begin Passage to read

# Roland PNC-1000 Manual Needed



## ehagen (Jun 15, 2011)

I am in need of either a user/operator manual and service manual for a roland pnc-1000. I've searched the web and came up with nothing... any help is much appreciated!


----------



## customblinds (Jun 18, 2011)

hi Erin, Im in the same boat as you, I need a pnc1000 manual !
I will email you a copy if I get one,could you do the same for me ?? best regards john


----------



## Corel Whisperer (Sep 1, 2010)

I found this link to a PXC 900 two models newer than the one you are looking for not sure if this will help or not.
[media]http://www.signcutpro.com/files/man/roland/pnc900.pdf[/media]
Also found this link uksignboards.com :: View topic - Roland PNC 1000-1100 PDF operators manual I attempted to register to contact him with no luck, maybe you can try and see if you can get in.


----------



## customblinds (Jun 18, 2011)

thanks a lot. will try the uk guy,
best, johnm


----------



## ehagen (Jun 15, 2011)

John,
Any luck with the UK guy?


----------



## decca591 (Apr 16, 2013)

Hi 
Seems like the in thing with these camm-1 s - has anyone got a copy of the manual preferably pdf format, but however it comes would be fine, or know a link - tried several links, including a couple off here, but no joy !!

so any help appreciated, same goes for swoftware recommendations - has anyone used this model, and if so, whats the ideal software - bearing in mind I am a beginner !!!

Cheers guys, hope someone can help !

Decca591


----------



## Corel Whisperer (Sep 1, 2010)

This is a REALLY old cutter(1100)...you _might_ get it to work on a PC using a USB to Parallel and the Roland CutStudio program. I don't think you are going to find a manual anywere, these cutters were sold over 25 years ago. If you have one of the newer CAMM-1's you might check Roland's site www.rolanddga.com


----------



## DigitalMayhem (Aug 4, 2007)

I just sold my pnc1000 a couple months ago. I believe I gave the manual on my computer and can probably help you get it going if youre having trouble. 

Sent from my LTEvo.


----------



## DigitalMayhem (Aug 4, 2007)

end Passage to read

Required tasks:
- A) In the thread, how long ago does the reply that calls the 1100 a "REALLY old cutter" say these cutters were sold?
- B) Write out the part of the thread that opens with the words containing "I am in need" and closes with "is much appreciated!".
The listing isn't needed for any of this.

begin Data provided

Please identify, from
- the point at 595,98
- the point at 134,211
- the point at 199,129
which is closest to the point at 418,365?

end Data provided

Answers to each task:
- A) Over 25 years ago.

- B)
I am in need of either a user/operator manual and service manual for a roland pnc-1000. I've searched the web and came up with nothing... any help is much appreciated!